Preliminary engineering on Burlington, Vt.'s railyard enterprise construction project, which will link Pine Street with Battery Street, is slated to begin this summer.

The city has long hoped to connect the two major roadways downtown, in part to ease traffic on nearby King and Maple streets, residential areas often congested with cars. Yet progress has been slow — planning for the enterprise's construction has dragged on for more than eight years.

The new momentum on the project, which Burlington Mayor Miro Weinberger announced formally the last week in December, comes after a commitment by the Vermont Agency of Transportation (VTrans) and the Federal Highway Administration to contribute 10 percent and 80 percent of funding for the project, respectively.

The city council voted unanimously Dec. 21 to move the project forward, which Weinberger called "a big step toward making this vision a reality."

Without a final design, the precise cost of the project currently remains uncertain. The city has estimated it between $18 million and $22 million, and Burlington plans to pay 10 percent of that total.

In initial public debate over the project in 2015, some residents raised concerns that the project could displace tenants and harm businesses in the area.

However, the current construction plans, though not yet final, mostly evade any impacts to private property and residential buildings. The construction could still cut through the railyard, and in one proposed plan would affect a Champlain Street office building.

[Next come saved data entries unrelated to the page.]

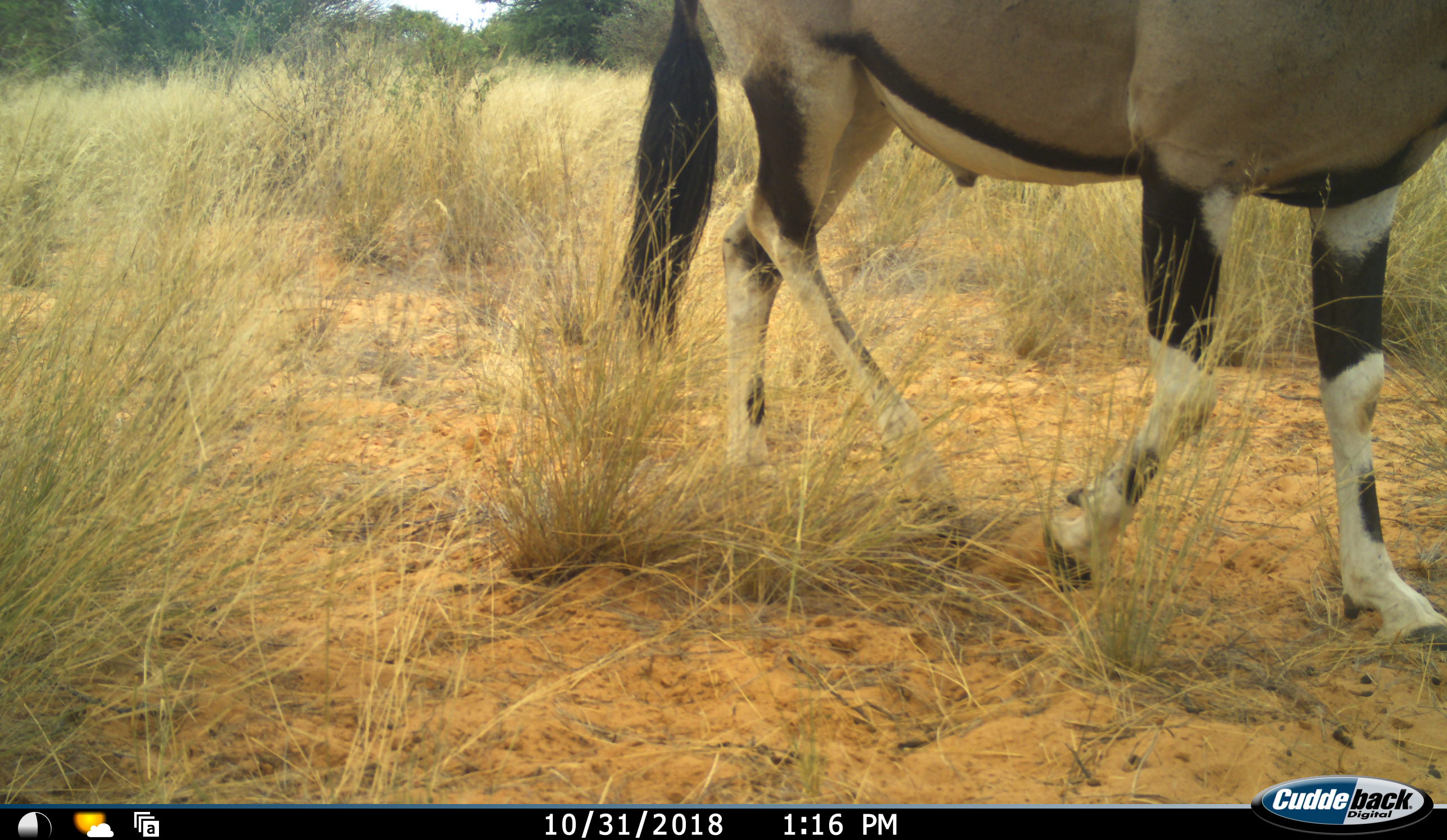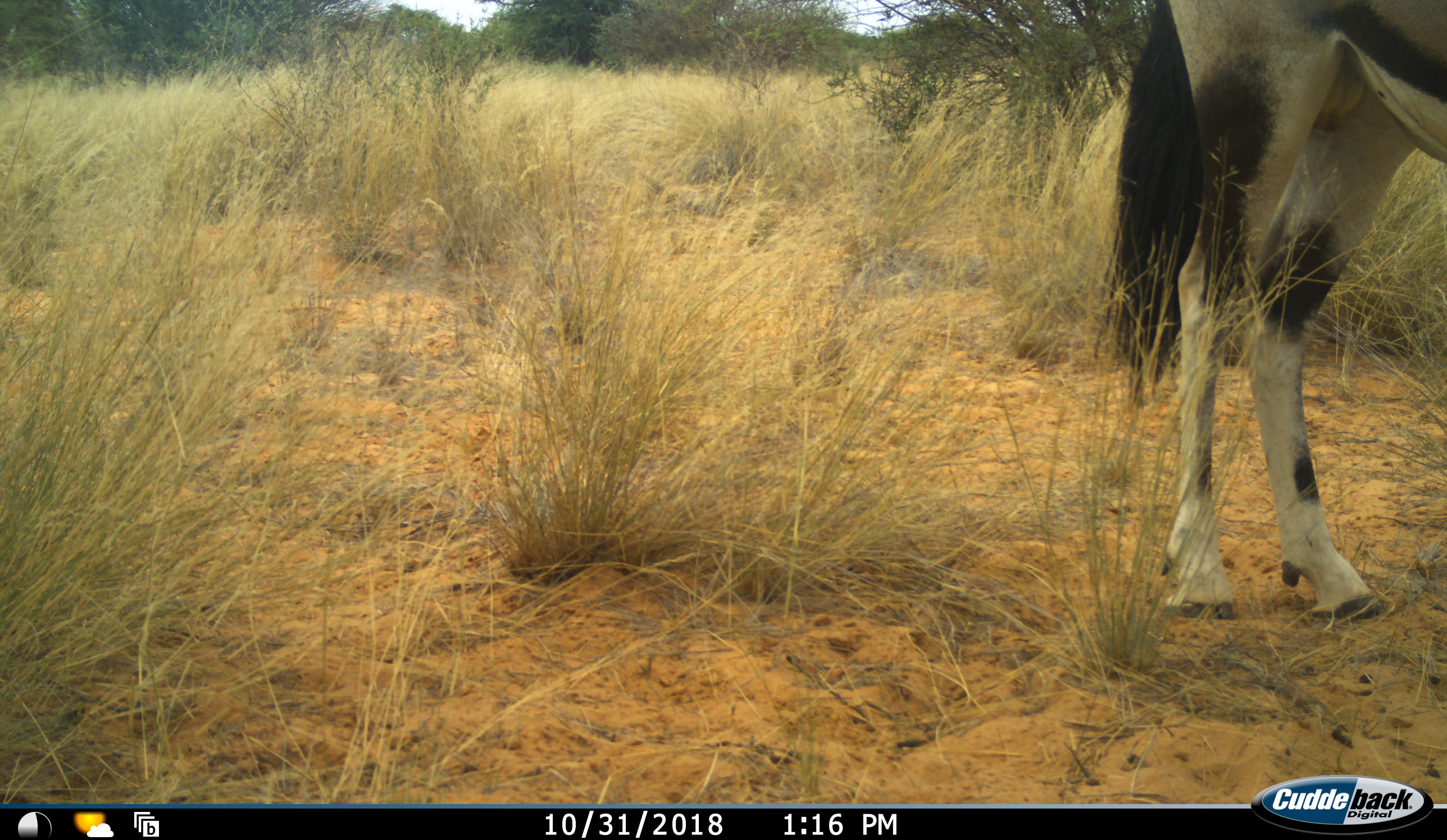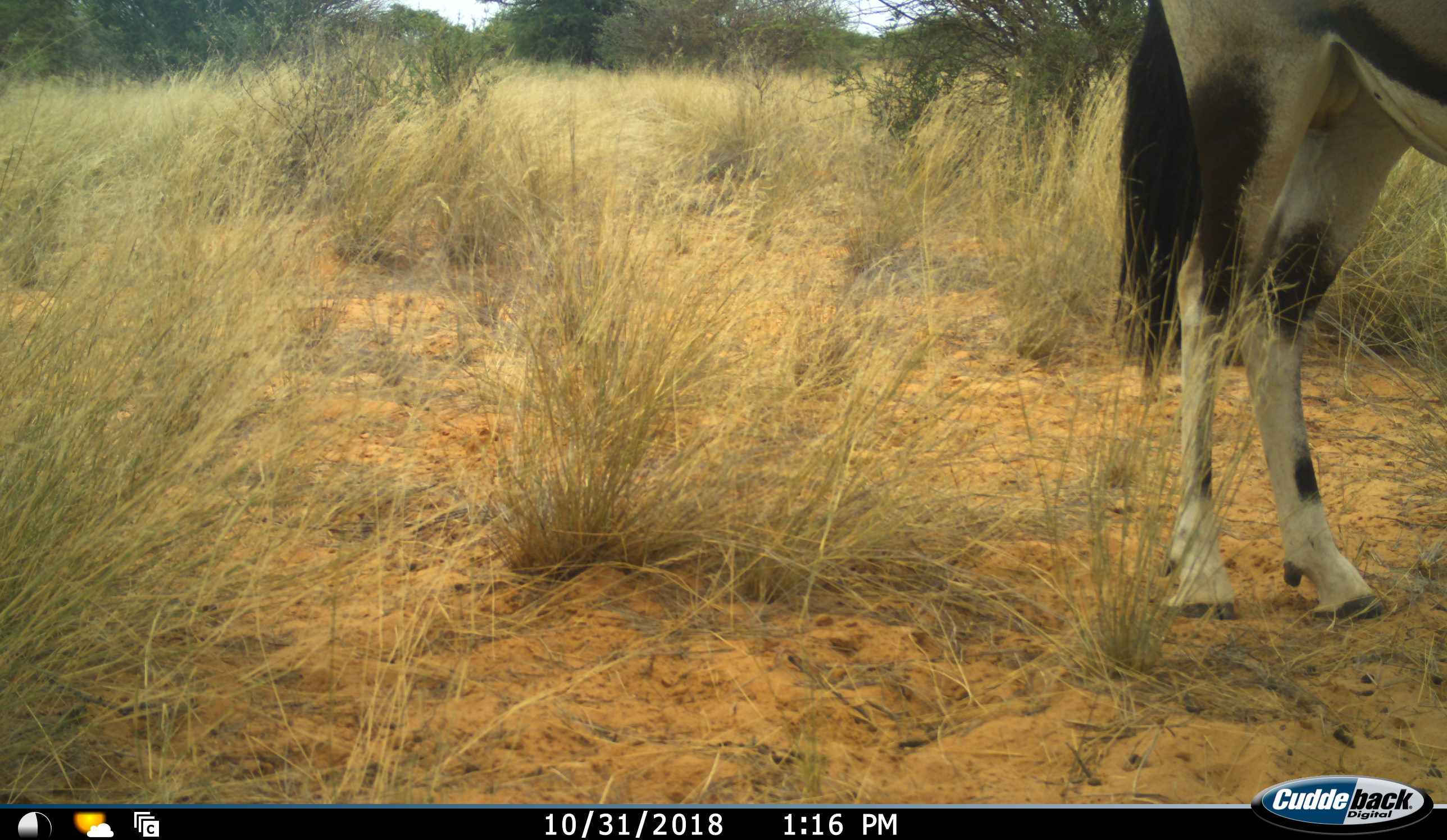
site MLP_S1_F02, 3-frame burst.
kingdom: Animalia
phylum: Chordata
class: Mammalia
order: Artiodactyla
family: Bovidae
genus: Oryx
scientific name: Oryx gazella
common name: gemsbok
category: oryx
Oryx (gemsbok) (Oryx gazella), count 1. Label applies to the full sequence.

"The railyard enterprise project is a transformational project for Burlington, no doubt," said Chapin Spencer, director of the city's department of public works. "It has been a goal of the city for years, decades."

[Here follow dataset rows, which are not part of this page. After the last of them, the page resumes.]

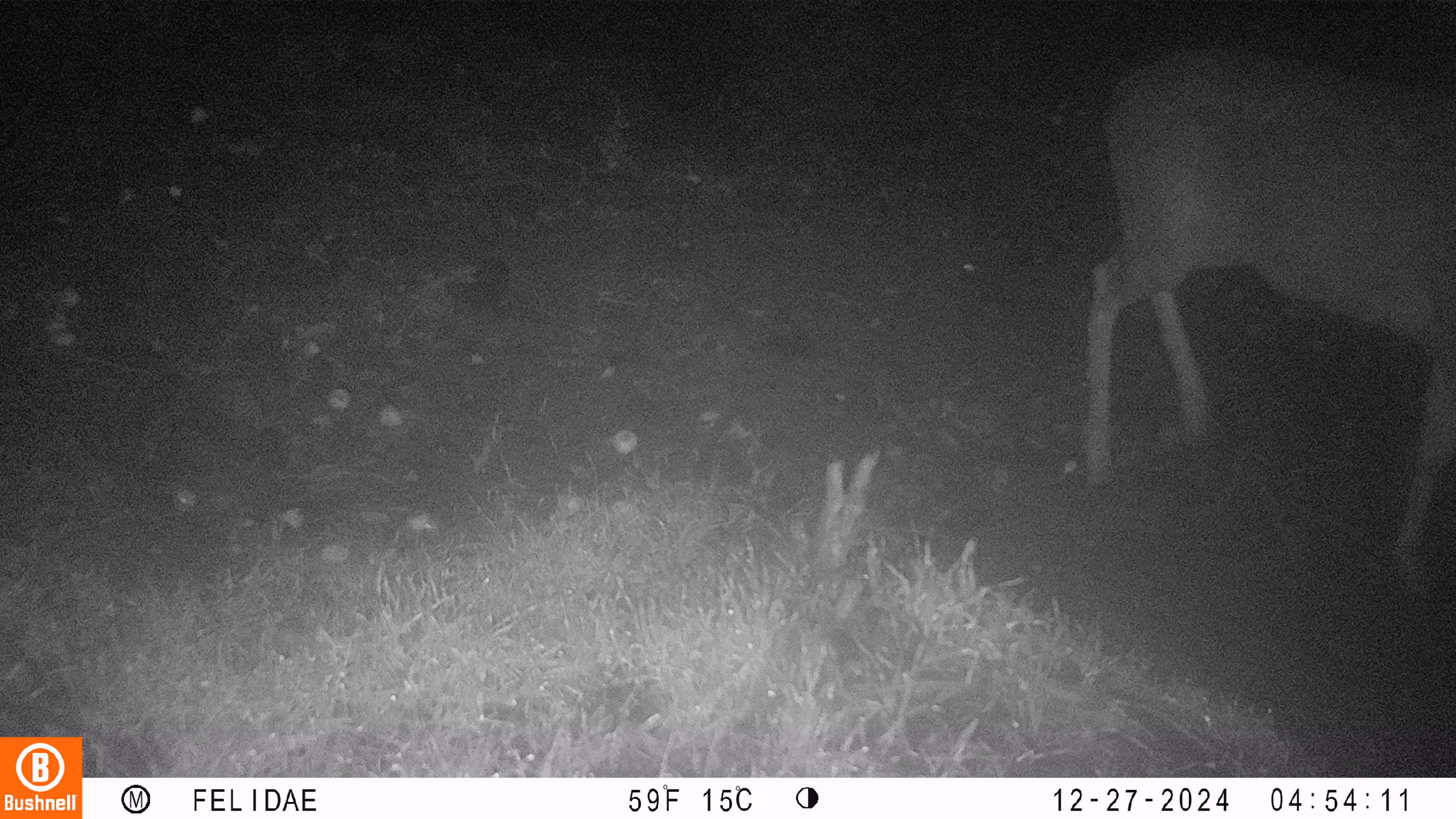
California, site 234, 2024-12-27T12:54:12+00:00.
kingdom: Animalia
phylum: Chordata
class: Mammalia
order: Artiodactyla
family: Cervidae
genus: Odocoileus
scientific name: Odocoileus hemionus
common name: mule deer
Mule deer (Odocoileus hemionus).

The new corridor also will provide greater access to the southern stretch of Burlington's famed bike path, Spencer said.

Initial scoping for the project began in 2012, and more detailed plans were laid out in November 2016.

Yet the project is still far from completion. Preliminary engineering is scheduled to begin in July, once the money is allocated in the state budget for the next fiscal year, and the city hopes to have a final design by 2022.

Spencer estimates that construction will not begin until at least five years after the scope of the project is finalized. That means construction may not start until 2027, though that date depends on the complexity of the project design developed in the coming months.

Still, some have voiced their early support for the project.

"This is great news for the King and Maple neighborhood," said Michael Monte, director of the Champlain Housing Trust, in a press release, noting that it would improve the area's livability.

The plans are still subject to a federal environmental permitting process, which will evaluate the various proposals and assess their social and environmental implications.